(Collected data)
········

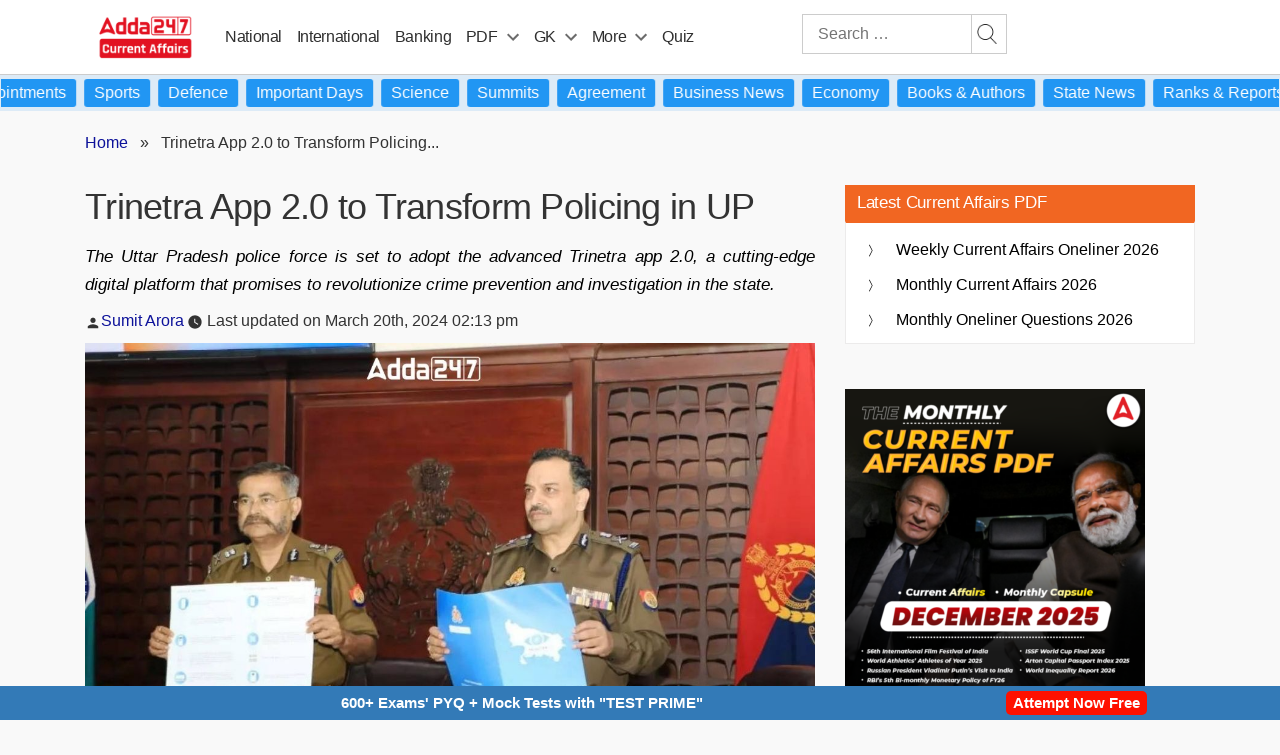

--- FILE ---
content_type: text/html; charset=utf-8
request_url: https://www.google.com/recaptcha/api2/aframe
body_size: 142
content:
<!DOCTYPE HTML><html><head><meta http-equiv="content-type" content="text/html; charset=UTF-8"></head><body><script nonce="VkrMCKmP8ErVlcWkQbYZQg">/** Anti-fraud and anti-abuse applications only. See google.com/recaptcha */ try{var clients={'sodar':'https://pagead2.googlesyndication.com/pagead/sodar?'};window.addEventListener("message",function(a){try{if(a.source===window.parent){var b=JSON.parse(a.data);var c=clients[b['id']];if(c){var d=document.createElement('img');d.src=c+b['params']+'&rc='+(localStorage.getItem("rc::a")?sessionStorage.getItem("rc::b"):"");window.document.body.appendChild(d);sessionStorage.setItem("rc::e",parseInt(sessionStorage.getItem("rc::e")||0)+1);localStorage.setItem("rc::h",'1768739638425');}}}catch(b){}});window.parent.postMessage("_grecaptcha_ready", "*");}catch(b){}</script></body></html>

--- FILE ---
content_type: text/plain; charset=utf-8
request_url: https://events.getsitectrl.com/api/v1/events
body_size: 557
content:
{"id":"66f4463f22500bd0","user_id":"66f4463f2265c102","time":1768739634313,"token":"1768739634.e77c1a6a0c3be3e6f03267c3c1e875b4.0bfb95623b317021c2fa4c1880d3c892","geo":{"ip":"18.117.86.75","geopath":"147015:147763:220321:","geoname_id":4509177,"longitude":-83.0061,"latitude":39.9625,"postal_code":"43215","city":"Columbus","region":"Ohio","state_code":"OH","country":"United States","country_code":"US","timezone":"America/New_York"},"ua":{"platform":"Desktop","os":"Mac OS","os_family":"Mac OS X","os_version":"10.15.7","browser":"Other","browser_family":"ClaudeBot","browser_version":"1.0","device":"Spider","device_brand":"Spider","device_model":"Desktop"},"utm":{}}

········

_Exercise objective_
Pictures aside, retype the entries above exactly as they are.

_Output for this task_
--- FILE ---
content_type: text/html; charset=utf-8
request_url: https://www.google.com/recaptcha/api2/aframe
body_size: 142
content:
<!DOCTYPE HTML><html><head><meta http-equiv="content-type" content="text/html; charset=UTF-8"></head><body><script nonce="VkrMCKmP8ErVlcWkQbYZQg">/** Anti-fraud and anti-abuse applications only. See google.com/recaptcha */ try{var clients={'sodar':'https://pagead2.googlesyndication.com/pagead/sodar?'};window.addEventListener("message",function(a){try{if(a.source===window.parent){var b=JSON.parse(a.data);var c=clients[b['id']];if(c){var d=document.createElement('img');d.src=c+b['params']+'&rc='+(localStorage.getItem("rc::a")?sessionStorage.getItem("rc::b"):"");window.document.body.appendChild(d);sessionStorage.setItem("rc::e",parseInt(sessionStorage.getItem("rc::e")||0)+1);localStorage.setItem("rc::h",'1768739638425');}}}catch(b){}});window.parent.postMessage("_grecaptcha_ready", "*");}catch(b){}</script></body></html>

--- FILE ---
content_type: text/plain; charset=utf-8
request_url: https://events.getsitectrl.com/api/v1/events
body_size: 557
content:
{"id":"66f4463f22500bd0","user_id":"66f4463f2265c102","time":1768739634313,"token":"1768739634.e77c1a6a0c3be3e6f03267c3c1e875b4.0bfb95623b317021c2fa4c1880d3c892","geo":{"ip":"18.117.86.75","geopath":"147015:147763:220321:","geoname_id":4509177,"longitude":-83.0061,"latitude":39.9625,"postal_code":"43215","city":"Columbus","region":"Ohio","state_code":"OH","country":"United States","country_code":"US","timezone":"America/New_York"},"ua":{"platform":"Desktop","os":"Mac OS","os_family":"Mac OS X","os_version":"10.15.7","browser":"Other","browser_family":"ClaudeBot","browser_version":"1.0","device":"Spider","device_brand":"Spider","device_model":"Desktop"},"utm":{}}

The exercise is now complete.